## ASSIGNED TASK:
Give every entry again precisely as it appears.

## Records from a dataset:

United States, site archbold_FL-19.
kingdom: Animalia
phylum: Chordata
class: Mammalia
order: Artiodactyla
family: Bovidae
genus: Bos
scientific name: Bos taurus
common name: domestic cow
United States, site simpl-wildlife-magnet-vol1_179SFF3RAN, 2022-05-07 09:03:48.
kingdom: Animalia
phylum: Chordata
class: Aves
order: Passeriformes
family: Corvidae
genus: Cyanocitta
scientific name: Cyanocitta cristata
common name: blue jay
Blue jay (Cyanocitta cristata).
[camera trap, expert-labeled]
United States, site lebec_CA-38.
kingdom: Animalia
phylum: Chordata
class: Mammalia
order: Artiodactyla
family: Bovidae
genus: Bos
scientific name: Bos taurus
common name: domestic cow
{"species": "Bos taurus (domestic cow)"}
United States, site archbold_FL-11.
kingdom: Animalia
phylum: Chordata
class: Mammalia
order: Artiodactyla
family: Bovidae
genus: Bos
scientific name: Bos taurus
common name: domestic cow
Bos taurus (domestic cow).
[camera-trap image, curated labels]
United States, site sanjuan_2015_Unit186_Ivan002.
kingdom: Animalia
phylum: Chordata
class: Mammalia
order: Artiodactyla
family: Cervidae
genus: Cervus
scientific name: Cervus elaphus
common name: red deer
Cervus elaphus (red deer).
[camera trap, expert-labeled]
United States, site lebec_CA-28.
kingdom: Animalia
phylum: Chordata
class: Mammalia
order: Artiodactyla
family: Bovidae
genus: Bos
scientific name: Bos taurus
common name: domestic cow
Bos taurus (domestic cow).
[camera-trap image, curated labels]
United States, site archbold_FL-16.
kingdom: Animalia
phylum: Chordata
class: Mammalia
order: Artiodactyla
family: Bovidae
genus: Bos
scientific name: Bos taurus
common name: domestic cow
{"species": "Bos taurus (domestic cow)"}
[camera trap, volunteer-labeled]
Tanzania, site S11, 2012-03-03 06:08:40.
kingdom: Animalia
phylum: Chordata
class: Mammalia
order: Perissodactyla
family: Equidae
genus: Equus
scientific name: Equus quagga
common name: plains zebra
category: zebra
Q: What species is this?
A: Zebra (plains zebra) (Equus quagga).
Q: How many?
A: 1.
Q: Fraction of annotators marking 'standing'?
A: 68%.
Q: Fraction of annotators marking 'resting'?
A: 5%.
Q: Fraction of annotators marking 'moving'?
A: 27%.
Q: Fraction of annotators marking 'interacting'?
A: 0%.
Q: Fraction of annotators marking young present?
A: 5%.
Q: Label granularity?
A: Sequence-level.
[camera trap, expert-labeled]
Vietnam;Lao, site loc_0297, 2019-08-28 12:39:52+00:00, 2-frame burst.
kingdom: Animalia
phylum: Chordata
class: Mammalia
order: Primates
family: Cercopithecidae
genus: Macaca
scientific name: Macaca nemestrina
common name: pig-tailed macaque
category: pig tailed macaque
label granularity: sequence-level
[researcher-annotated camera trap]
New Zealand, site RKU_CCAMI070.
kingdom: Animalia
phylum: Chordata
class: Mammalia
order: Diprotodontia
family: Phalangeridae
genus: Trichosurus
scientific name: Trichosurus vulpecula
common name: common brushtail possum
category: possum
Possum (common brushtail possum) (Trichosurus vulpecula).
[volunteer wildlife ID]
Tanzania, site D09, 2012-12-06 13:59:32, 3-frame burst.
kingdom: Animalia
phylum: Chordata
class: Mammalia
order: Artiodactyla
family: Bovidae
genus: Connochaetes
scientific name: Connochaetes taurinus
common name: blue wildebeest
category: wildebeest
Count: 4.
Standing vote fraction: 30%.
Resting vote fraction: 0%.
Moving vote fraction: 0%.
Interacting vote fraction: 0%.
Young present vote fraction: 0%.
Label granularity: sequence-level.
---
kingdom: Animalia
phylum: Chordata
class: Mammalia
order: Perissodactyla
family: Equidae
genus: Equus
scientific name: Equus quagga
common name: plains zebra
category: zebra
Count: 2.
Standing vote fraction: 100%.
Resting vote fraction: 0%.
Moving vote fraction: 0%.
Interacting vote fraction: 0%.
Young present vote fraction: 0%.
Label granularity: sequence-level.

## REPLY TO THE TASK:
United States, site archbold_FL-19.
kingdom: Animalia
phylum: Chordata
class: Mammalia
order: Artiodactyla
family: Bovidae
genus: Bos
scientific name: Bos taurus
common name: domestic cow
United States, site simpl-wildlife-magnet-vol1_179SFF3RAN, 2022-05-07 09:03:48.
kingdom: Animalia
phylum: Chordata
class: Aves
order: Passeriformes
family: Corvidae
genus: Cyanocitta
scientific name: Cyanocitta cristata
common name: blue jay
Blue jay (Cyanocitta cristata).
[camera trap, expert-labeled]
United States, site lebec_CA-38.
kingdom: Animalia
phylum: Chordata
class: Mammalia
order: Artiodactyla
family: Bovidae
genus: Bos
scientific name: Bos taurus
common name: domestic cow
{"species": "Bos taurus (domestic cow)"}
United States, site archbold_FL-11.
kingdom: Animalia
phylum: Chordata
class: Mammalia
order: Artiodactyla
family: Bovidae
genus: Bos
scientific name: Bos taurus
common name: domestic cow
Bos taurus (domestic cow).
[camera-trap image, curated labels]
United States, site sanjuan_2015_Unit186_Ivan002.
kingdom: Animalia
phylum: Chordata
class: Mammalia
order: Artiodactyla
family: Cervidae
genus: Cervus
scientific name: Cervus elaphus
common name: red deer
Cervus elaphus (red deer).
[camera trap, expert-labeled]
United States, site lebec_CA-28.
kingdom: Animalia
phylum: Chordata
class: Mammalia
order: Artiodactyla
family: Bovidae
genus: Bos
scientific name: Bos taurus
common name: domestic cow
Bos taurus (domestic cow).
[camera-trap image, curated labels]
United States, site archbold_FL-16.
kingdom: Animalia
phylum: Chordata
class: Mammalia
order: Artiodactyla
family: Bovidae
genus: Bos
scientific name: Bos taurus
common name: domestic cow
{"species": "Bos taurus (domestic cow)"}
[camera trap, volunteer-labeled]
Tanzania, site S11, 2012-03-03 06:08:40.
kingdom: Animalia
phylum: Chordata
class: Mammalia
order: Perissodactyla
family: Equidae
genus: Equus
scientific name: Equus quagga
common name: plains zebra
category: zebra
Q: What species is this?
A: Zebra (plains zebra) (Equus quagga).
Q: How many?
A: 1.
Q: Fraction of annotators marking 'standing'?
A: 68%.
Q: Fraction of annotators marking 'resting'?
A: 5%.
Q: Fraction of annotators marking 'moving'?
A: 27%.
Q: Fraction of annotators marking 'interacting'?
A: 0%.
Q: Fraction of annotators marking young present?
A: 5%.
Q: Label granularity?
A: Sequence-level.
[camera trap, expert-labeled]
Vietnam;Lao, site loc_0297, 2019-08-28 12:39:52+00:00, 2-frame burst.
kingdom: Animalia
phylum: Chordata
class: Mammalia
order: Primates
family: Cercopithecidae
genus: Macaca
scientific name: Macaca nemestrina
common name: pig-tailed macaque
category: pig tailed macaque
label granularity: sequence-level
[researcher-annotated camera trap]
New Zealand, site RKU_CCAMI070.
kingdom: Animalia
phylum: Chordata
class: Mammalia
order: Diprotodontia
family: Phalangeridae
genus: Trichosurus
scientific name: Trichosurus vulpecula
common name: common brushtail possum
category: possum
Possum (common brushtail possum) (Trichosurus vulpecula).
[volunteer wildlife ID]
Tanzania, site D09, 2012-12-06 13:59:32, 3-frame burst.
kingdom: Animalia
phylum: Chordata
class: Mammalia
order: Artiodactyla
family: Bovidae
genus: Connochaetes
scientific name: Connochaetes taurinus
common name: blue wildebeest
category: wildebeest
Count: 4.
Standing vote fraction: 30%.
Resting vote fraction: 0%.
Moving vote fraction: 0%.
Interacting vote fraction: 0%.
Young present vote fraction: 0%.
Label granularity: sequence-level.
---
kingdom: Animalia
phylum: Chordata
class: Mammalia
order: Perissodactyla
family: Equidae
genus: Equus
scientific name: Equus quagga
common name: plains zebra
category: zebra
Count: 2.
Standing vote fraction: 100%.
Resting vote fraction: 0%.
Moving vote fraction: 0%.
Interacting vote fraction: 0%.
Young present vote fraction: 0%.
Label granularity: sequence-level.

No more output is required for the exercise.